The pre-work cup of coffee is always a good place to start. Most people are a little late, a little grumpy and really not quite awake as they arrive into your shop in the morning. By the very definition of your shop, i.e. a ‘coffee’ shop, we have to assume that they quite badly need a caffeine hit. We can also start to imagine what their journey into work was like. All forms of transport are pretty

horrendous these days so not only are they likely to be suffering from caffeine withdrawals but they’re also extremely likely to be harassed after their journey.

How many of us sit up a little late the previous night watching a movie when we know we should be in bed?

How many of us perhaps have an extra glass of wine which may just take the edge off the morning?

How many of us are 100% prepared for the early morning progress meetings?

How many of us may leave the house after a row with a spouse or teenage child?

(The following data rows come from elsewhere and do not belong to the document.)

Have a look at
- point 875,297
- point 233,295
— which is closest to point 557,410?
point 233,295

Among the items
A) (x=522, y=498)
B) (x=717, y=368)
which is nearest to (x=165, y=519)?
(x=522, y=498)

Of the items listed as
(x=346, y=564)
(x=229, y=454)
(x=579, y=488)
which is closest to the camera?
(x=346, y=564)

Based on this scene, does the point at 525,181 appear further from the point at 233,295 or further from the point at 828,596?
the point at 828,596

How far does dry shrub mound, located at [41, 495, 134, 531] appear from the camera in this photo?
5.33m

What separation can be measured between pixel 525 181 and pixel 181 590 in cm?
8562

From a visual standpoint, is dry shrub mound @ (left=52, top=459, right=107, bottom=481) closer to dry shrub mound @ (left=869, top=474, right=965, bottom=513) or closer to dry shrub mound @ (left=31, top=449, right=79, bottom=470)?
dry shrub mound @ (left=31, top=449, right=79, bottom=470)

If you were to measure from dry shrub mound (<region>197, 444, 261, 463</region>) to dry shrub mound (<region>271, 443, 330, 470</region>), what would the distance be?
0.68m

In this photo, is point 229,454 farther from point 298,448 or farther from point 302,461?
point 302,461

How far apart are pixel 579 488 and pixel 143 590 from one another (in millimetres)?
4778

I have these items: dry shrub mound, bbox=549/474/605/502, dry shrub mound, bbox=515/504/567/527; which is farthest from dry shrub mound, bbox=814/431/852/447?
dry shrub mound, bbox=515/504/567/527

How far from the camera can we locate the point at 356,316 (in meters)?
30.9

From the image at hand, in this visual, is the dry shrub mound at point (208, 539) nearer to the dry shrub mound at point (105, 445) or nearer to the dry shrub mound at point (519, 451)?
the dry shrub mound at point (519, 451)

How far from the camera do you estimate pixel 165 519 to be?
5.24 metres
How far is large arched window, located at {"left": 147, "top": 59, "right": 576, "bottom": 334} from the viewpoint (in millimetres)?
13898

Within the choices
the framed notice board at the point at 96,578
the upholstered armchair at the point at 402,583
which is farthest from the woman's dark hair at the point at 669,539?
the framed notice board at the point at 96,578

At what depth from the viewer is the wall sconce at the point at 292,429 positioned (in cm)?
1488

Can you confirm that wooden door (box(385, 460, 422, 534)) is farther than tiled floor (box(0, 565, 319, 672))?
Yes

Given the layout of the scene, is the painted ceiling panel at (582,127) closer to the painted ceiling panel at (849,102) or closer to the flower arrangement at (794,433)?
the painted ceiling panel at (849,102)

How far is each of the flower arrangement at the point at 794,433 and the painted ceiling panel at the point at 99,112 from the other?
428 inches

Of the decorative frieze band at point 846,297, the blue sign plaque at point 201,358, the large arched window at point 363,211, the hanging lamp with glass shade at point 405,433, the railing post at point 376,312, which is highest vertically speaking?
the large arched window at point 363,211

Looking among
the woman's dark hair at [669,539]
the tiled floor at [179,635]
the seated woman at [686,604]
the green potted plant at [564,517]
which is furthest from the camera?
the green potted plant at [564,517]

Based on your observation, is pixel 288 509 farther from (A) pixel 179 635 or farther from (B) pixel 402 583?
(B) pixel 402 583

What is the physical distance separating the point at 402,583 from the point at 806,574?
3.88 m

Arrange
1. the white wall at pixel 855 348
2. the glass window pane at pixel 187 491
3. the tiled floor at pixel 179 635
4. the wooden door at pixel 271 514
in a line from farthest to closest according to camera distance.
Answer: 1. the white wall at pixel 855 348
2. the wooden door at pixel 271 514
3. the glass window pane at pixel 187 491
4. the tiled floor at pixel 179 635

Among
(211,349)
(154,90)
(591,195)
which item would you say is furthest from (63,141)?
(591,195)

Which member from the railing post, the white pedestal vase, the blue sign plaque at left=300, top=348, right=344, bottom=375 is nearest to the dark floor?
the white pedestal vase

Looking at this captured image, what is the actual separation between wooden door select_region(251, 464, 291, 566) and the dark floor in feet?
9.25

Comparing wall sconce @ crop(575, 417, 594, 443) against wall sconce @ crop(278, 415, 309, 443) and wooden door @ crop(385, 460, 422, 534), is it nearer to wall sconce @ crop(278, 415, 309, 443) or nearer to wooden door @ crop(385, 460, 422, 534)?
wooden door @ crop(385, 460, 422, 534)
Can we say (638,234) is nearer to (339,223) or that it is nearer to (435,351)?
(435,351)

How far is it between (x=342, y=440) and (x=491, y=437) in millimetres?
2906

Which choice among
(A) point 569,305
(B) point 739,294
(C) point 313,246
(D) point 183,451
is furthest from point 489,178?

How many people live alone (increasing numbers all the time) and have yet to hear a friendly voice that morning?

Some of these factors are highly likely to affect our theoretical early morning customers and a few hours spent observing them over a few days will help you see this etched on people’s faces – not the face that they have when they order the drink, but the face they have when they think that nobody is watching them. With these sorts of questions in mind we can then start to sit down and imagine what a conversation might be that goes on in the mind of a typical customer at this time. Again this is tricky for many of us and we come up with generic responses like:

‘He’s late for work and in a rush. He wants to get a cup of coffee quickly and

something nice to eat so that he can get into work quickly.’

But the problem is that isn’t enough. That’s just a cliché. It’s kind of what we all might say. It’s safe. But to get to the full extent of this and get the true value out of it you must go deeper. When you go deep (just like when you go really deep into any part of your business) the real magic happens.

So what we really want is this – because this (and thoughts like this) are real life! ‘I’m late and I really don’t feel great. I wish I hadn’t had that second glass of wine

last night. I really regret not doing that extra work on my report before this meeting and I’m going to end up being made a fool out of by my boss again! The bus driver is an ignorant sod and I hope that girl from the shop up the road is in – I think I got my timings right.’

Obviously that is a slight exaggeration and that kind of model won’t apply to every business but getting that deep into the mind of a customer allows you to see all those strange irrational ideas that constantly float around inside our heads rather than the ‘together’ image we portray to the outside world.

What you also get to see is a much better idea of what this customer might want to see when he arrives into your store at 8.25 a.m. trying to grab a quick coffee.

It shows how incredibly important remembering his name is. It shows just how important it is that you don’t allow any ‘Oh, I’m not a morning person’ moaners to work behind your counter.